Task 1:
Answer these questions about the post on gardening and cursing:
(a) Whose product line supplied the items in the current contest prize pack?
(b) According to the writer, what four things does working in the garden bring?
(c) What does the writer say nurturing a plant teaches?
Task 2:
From the post on gardening and cursing, return the passage from "I received an" up to and including "No big deal.", copied word for word.

Selected excerpt:
-=-=-=-=-

Because I haven’t done so in a while, be advised that this post contains cursing.

I received an email from a reader recently who was “disappointed” by the current contest prize pack which is comprised of assorted items from Julie Jackson’s Subversive Cross-stitch line. My initial reaction to the letter was, “To each her own.” I have a sensibility and taste that appreciates Julie’s biting sense of humor while others like this particular reader believe it to be, “the most insulting thing [they] have seen in a long time.”

No big deal.

But then I thought about it. And I started to wonder just what it is that people might find so offensive about Julie’s work and the only thing I could think of is that it’s got to be the cursing. I can’t imagine what else it could be because though Julie’s messages might not be work-place appropriate they aren’t hateful or cruel and they certainly aren’t insulting. They are witty, sarcastic, direct, and sometimes angry — healthy and therapeutic responses to things in the world that really do suck; things like cancer, the crap we sometimes put ourselves through during the holidays, the lies told by politicians, working at a job that is spiritually draining: the list goes on.

I love gardening. And beyond that I see gardening as an active pursuit in a world that encourages passivity. For that reason and others that I won’t get into now, gardening has the potential to affect positive change in ourselves and the world around us. Working in the garden brings me joy, excitement, courage, and solitude. Digging my hands in the soil and nurturing a plant fills me with a sense of wonder about the world, and teaches me to embrace failure and learn patience.

I want to share that experience with other people and I want to encourage more people to take it up for themselves.

But I need to say, and have been trying for some time to find a way to say that this experience is not all about sunshine and roses. Like all humans, I am a person with pain who has suffered and struggled. I have come to realize over time just how much gardening is a therapy and a way for me to nurture myself, find solace, and release anger and frustration. I can’t imagine how many of us would have stuck with this “hobby” for any length of time if it were simply about puttering about and making things look pretty. I came to be a passionate gardener because I NEEDED it. Life includes struggle. Sometimes I am grateful for that struggle but sometimes I’m angry and damned if I’m going to accept a world that doesn’t provide space for people like me to punch the air, laugh like a maniac, and say fuck it once in a while!

And because I am a gardener, and these experiences are a part of life, a part of who I am, who I have been, and who I will become, they are not inappropriate or out of context even here, on a website about gardening.

-=-=-=-=-

Records provided:
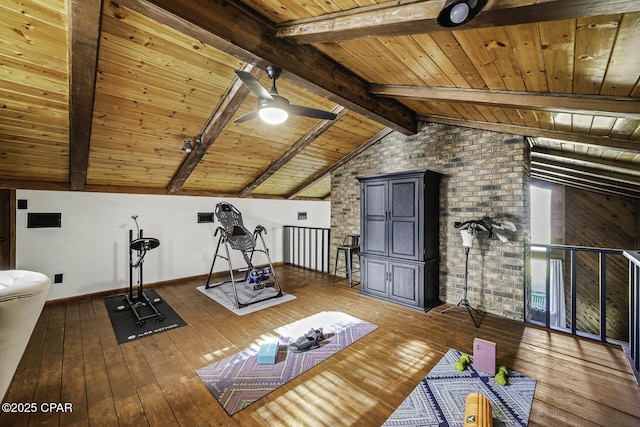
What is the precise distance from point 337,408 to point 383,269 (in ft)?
8.52

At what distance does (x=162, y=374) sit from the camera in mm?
2498

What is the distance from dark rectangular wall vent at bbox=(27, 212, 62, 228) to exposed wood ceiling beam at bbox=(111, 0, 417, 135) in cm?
408

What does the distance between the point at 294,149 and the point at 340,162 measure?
1.33m

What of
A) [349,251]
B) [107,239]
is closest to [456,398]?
[349,251]

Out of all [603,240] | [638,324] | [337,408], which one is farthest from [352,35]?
[603,240]

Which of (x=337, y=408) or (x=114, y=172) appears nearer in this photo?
(x=337, y=408)

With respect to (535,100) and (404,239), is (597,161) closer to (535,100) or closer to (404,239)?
(535,100)

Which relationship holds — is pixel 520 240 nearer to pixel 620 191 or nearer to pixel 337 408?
pixel 337 408

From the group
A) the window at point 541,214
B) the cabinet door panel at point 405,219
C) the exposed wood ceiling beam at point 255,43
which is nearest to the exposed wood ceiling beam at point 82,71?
the exposed wood ceiling beam at point 255,43

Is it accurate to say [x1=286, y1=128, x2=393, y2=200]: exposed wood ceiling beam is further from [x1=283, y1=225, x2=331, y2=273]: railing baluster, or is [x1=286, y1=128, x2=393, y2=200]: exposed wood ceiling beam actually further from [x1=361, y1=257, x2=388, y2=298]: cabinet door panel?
[x1=361, y1=257, x2=388, y2=298]: cabinet door panel

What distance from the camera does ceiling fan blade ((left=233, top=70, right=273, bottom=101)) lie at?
2128 mm

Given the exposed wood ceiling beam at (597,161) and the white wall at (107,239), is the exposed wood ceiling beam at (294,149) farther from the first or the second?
the exposed wood ceiling beam at (597,161)

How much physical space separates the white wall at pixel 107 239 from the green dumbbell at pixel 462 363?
16.6 ft

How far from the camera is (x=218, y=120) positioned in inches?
145
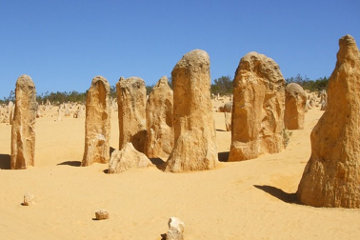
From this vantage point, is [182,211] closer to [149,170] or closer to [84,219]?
[84,219]

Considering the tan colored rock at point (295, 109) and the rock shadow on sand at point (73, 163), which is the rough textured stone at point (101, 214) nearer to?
the rock shadow on sand at point (73, 163)

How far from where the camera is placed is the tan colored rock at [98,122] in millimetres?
13297

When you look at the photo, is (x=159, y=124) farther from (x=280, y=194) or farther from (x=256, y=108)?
(x=280, y=194)

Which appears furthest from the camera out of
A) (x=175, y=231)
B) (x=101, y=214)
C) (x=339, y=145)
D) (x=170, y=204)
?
(x=170, y=204)

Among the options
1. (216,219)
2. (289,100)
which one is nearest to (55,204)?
(216,219)

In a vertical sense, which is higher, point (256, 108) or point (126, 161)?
point (256, 108)

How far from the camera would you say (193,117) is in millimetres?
11438

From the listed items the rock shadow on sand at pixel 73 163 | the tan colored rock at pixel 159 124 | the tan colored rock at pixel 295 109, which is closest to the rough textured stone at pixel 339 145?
the tan colored rock at pixel 159 124

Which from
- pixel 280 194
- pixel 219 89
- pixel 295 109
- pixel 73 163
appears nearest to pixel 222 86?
pixel 219 89

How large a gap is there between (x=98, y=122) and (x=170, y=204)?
→ 6209 millimetres

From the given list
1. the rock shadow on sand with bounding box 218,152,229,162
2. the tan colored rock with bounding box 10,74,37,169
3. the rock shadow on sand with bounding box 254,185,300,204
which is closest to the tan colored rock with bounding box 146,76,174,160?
the rock shadow on sand with bounding box 218,152,229,162

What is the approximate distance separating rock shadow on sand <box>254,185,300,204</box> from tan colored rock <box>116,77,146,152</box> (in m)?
6.71

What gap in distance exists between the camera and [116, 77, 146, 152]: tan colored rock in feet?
47.1

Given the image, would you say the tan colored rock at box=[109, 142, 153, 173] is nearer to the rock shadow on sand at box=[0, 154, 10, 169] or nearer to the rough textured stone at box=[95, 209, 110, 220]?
the rough textured stone at box=[95, 209, 110, 220]
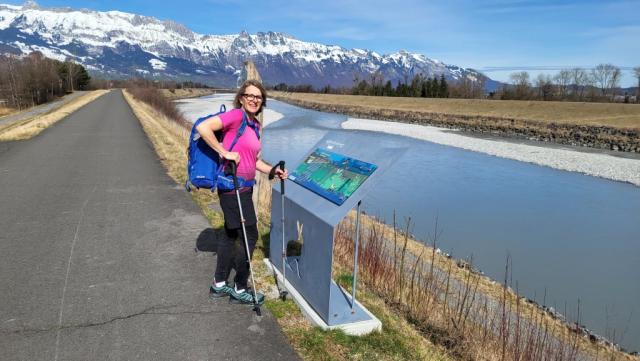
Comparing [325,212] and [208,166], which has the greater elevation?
[208,166]

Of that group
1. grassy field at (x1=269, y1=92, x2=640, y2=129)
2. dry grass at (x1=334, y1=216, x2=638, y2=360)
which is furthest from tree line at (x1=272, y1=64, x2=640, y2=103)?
dry grass at (x1=334, y1=216, x2=638, y2=360)

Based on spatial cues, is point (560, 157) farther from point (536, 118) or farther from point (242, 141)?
point (242, 141)

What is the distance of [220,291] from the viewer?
5.25 m

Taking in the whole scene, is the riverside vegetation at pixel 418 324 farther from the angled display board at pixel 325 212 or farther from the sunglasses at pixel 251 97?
the sunglasses at pixel 251 97

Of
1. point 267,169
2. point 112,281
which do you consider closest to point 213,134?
point 267,169

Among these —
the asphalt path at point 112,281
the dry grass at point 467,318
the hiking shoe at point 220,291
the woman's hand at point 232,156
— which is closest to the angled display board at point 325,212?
the asphalt path at point 112,281

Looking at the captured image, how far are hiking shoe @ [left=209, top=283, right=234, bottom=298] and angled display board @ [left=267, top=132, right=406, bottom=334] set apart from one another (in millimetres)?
725

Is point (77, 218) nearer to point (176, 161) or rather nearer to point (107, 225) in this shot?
point (107, 225)

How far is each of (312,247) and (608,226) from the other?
1425 cm

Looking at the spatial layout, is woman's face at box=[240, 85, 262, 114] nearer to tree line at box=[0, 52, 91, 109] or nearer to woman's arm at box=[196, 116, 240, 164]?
woman's arm at box=[196, 116, 240, 164]

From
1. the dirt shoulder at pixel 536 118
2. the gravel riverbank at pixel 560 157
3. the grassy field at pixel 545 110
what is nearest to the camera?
the gravel riverbank at pixel 560 157

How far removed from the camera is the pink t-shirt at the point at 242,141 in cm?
464

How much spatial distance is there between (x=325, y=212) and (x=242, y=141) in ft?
3.69

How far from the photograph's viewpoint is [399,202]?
56.4 ft
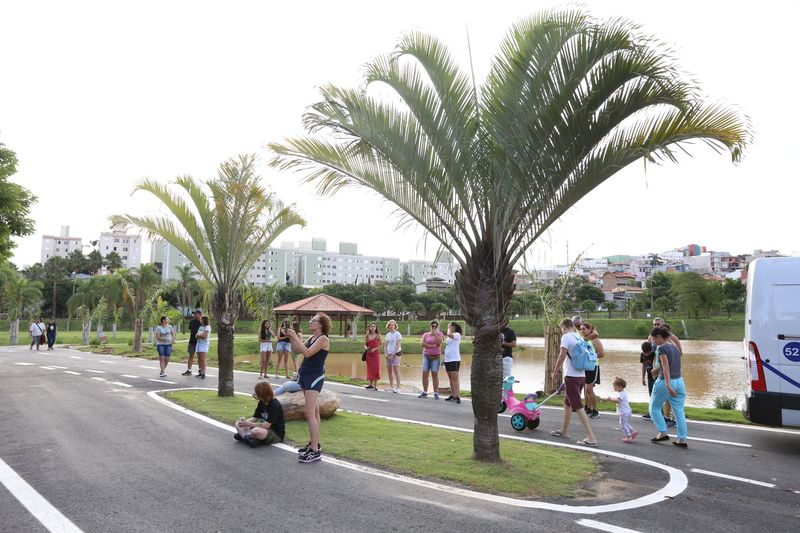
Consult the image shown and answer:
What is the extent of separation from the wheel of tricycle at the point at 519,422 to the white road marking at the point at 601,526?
3.73 meters

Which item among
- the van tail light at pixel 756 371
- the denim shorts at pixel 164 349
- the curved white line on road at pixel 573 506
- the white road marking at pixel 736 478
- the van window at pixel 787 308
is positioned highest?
the van window at pixel 787 308

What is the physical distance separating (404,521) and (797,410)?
18.9 feet

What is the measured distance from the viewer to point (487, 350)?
5.83m

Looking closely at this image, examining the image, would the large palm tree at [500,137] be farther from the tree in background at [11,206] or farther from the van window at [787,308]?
the tree in background at [11,206]

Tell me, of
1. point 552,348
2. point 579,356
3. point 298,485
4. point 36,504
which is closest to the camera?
point 36,504

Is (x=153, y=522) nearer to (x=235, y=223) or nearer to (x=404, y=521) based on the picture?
(x=404, y=521)

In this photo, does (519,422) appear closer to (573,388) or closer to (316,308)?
(573,388)

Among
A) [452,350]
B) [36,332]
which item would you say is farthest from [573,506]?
[36,332]

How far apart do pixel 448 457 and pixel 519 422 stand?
2383 millimetres

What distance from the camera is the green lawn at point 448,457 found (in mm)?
5090

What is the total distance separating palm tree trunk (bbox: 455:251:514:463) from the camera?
5.80 meters

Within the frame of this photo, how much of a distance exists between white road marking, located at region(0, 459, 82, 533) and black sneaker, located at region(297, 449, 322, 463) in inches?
89.8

-=-=-=-=-

Answer box 1:
(a) Julie Jackson's Subversive Cross-stitch line.
(b) Joy, excitement, courage, and solitude.
(c) To embrace failure and learn patience.

Answer box 2:
I received an email from a reader recently who was “disappointed” by the current contest prize pack which is comprised of assorted items from Julie Jackson’s Subversive Cross-stitch line. My initial reaction to the letter was, “To each her own.” I have a sensibility and taste that appreciates Julie’s biting sense of humor while others like this particular reader believe it to be, “the most insulting thing [they] have seen in a long time.”

No big deal.